The allure of the multi-agent system is psychological. Drawing a diagram with four distinct roles—a Researcher, a Writer, a Coder, and a Coordinator—feels professional. It feels like "proper" engineering. However, as the text correctly identifies, we are often ignoring the "Coordination Tax." In traditional management, we know that adding more people to a late project makes it later. In agentic workflows, adding more agents to a simple task makes it more fragile.
Every time Agent A hands a task to Agent B, something is lost in translation. You have to manage the hand-off, ensure the output of one matches the input requirements of the other, and deal with the "silent failures" where an agent makes an implicit assumption that the other doesn't share. When you keep everything within a single workspace, these problems largely vanish. The "brain" has all the context, all the tools, and no need to negotiate with itself.
The distinction between "Skills" and "Agents" is the most practical takeaway here. For most users, a "Researcher" doesn't need to be a separate agent; it just needs to be an agent with a web-search skill. A "Data Analyst" doesn't need a separate workspace; it just needs a Python execution skill.
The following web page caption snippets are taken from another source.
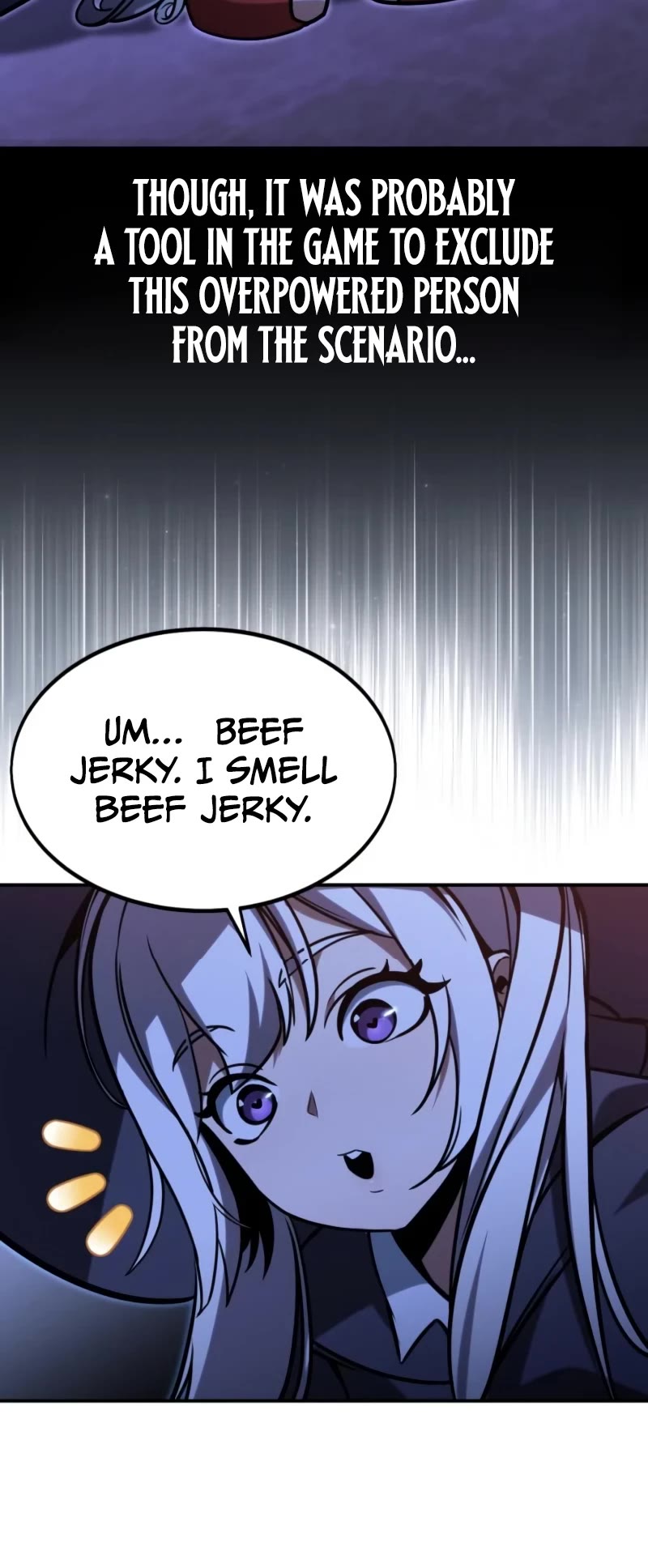 The Extra’s Academy Survival Guide Chapter 10 page 75 - Chapter 10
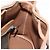 Borsa a spalla in tela a nido d'ape PVC nera e dorata Auth BA5823 Christian Dior Nero D'oro - vista 19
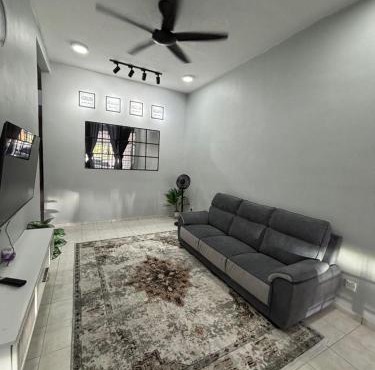 Syahmi homestay pengkalan balak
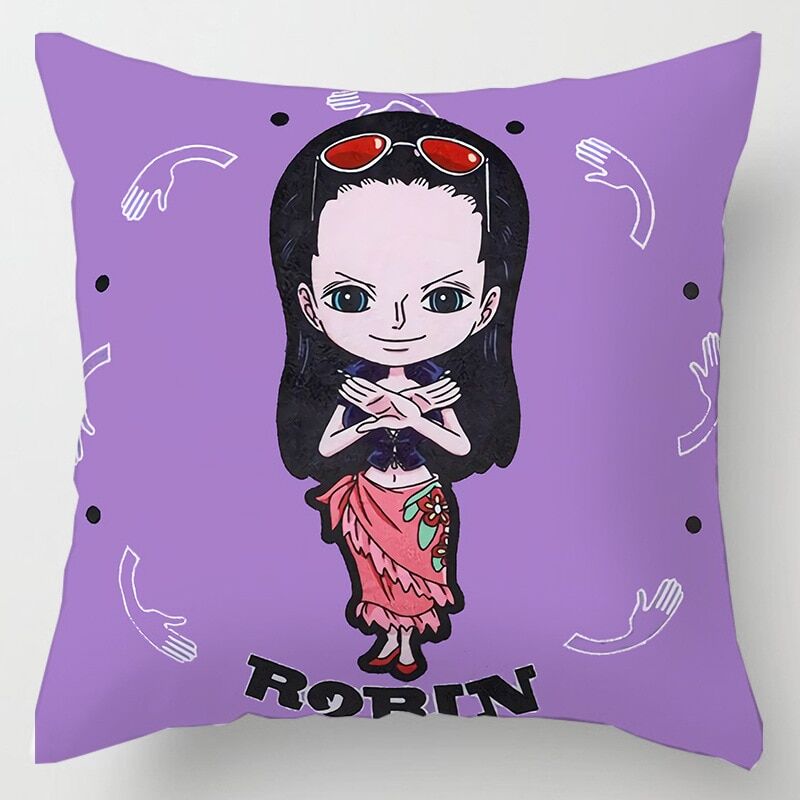 Coussin One Piece Rorin Kawaii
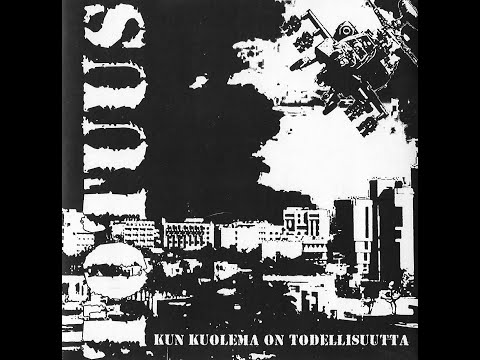 Totuus - Kun Kuolema On Todellisuutta 7" EP 2004 (Full Album)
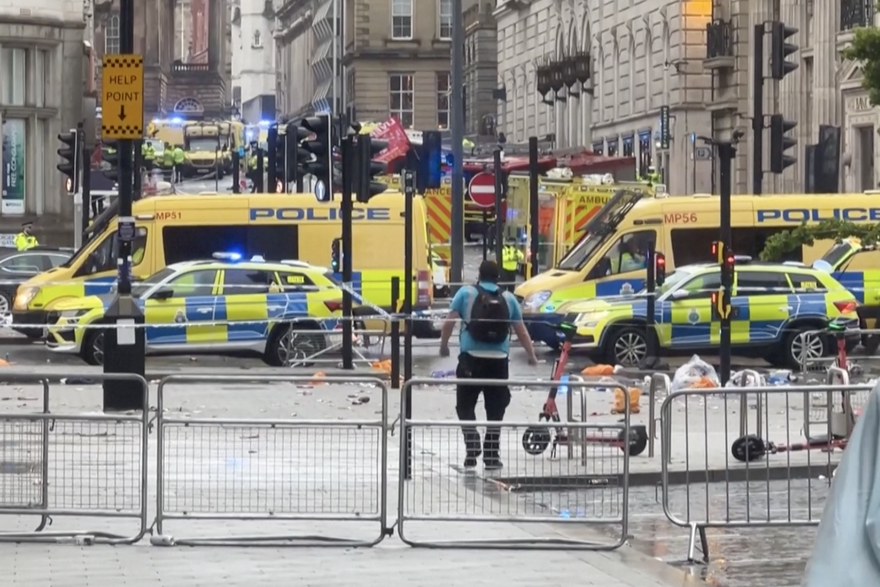 U Liverpoolu dvoje kritično, od toga jedno dijete, a incident nije teroristički čin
By treating agents as roles rather than just toolsets, users are prematurely optimizing for a level of complexity they haven't reached yet.
We should look at this through the lens of Ronald Coase’s theory of the firm. Coase argued that companies exist because the cost of coordinating tasks internally is sometimes lower than the cost of contracting them out in the open market. The same logic applies to OpenClaw workspaces. You should only "contract out" a task to a second agent when the internal "cognitive load" of the first agent becomes so high—due to context window limits or conflicting instructions—that the cost of coordination becomes the lesser of two evils.
For the budget user or the solo developer, the goal should be "Minimum Viable Complexity." If one workspace can do the job, using two is a failure, not a feature. The text mentions that even high-end engineering teams at GitHub are finding that multi-agent workflows often fail not because the underlying technology is weak, but because the structural design is too brittle.
My advice to anyone starting with OpenClaw or similar orchestration tools is to stay in one workspace until it hurts. Wait until you are hitting hard limits: perhaps you need two things to happen at the exact same time (true parallelism), or you need to strictly isolate sensitive data from a specific tool. Until you hit those walls, adding more workspaces is just "buying stationery." It’s a distraction from the actual work of building a system that produces value. In the current landscape, the most sophisticated users aren't the ones with the most complex diagrams; they are the ones getting the most done with the simplest possible setup. Simplicity is not just a budget constraint; it is a competitive advantage.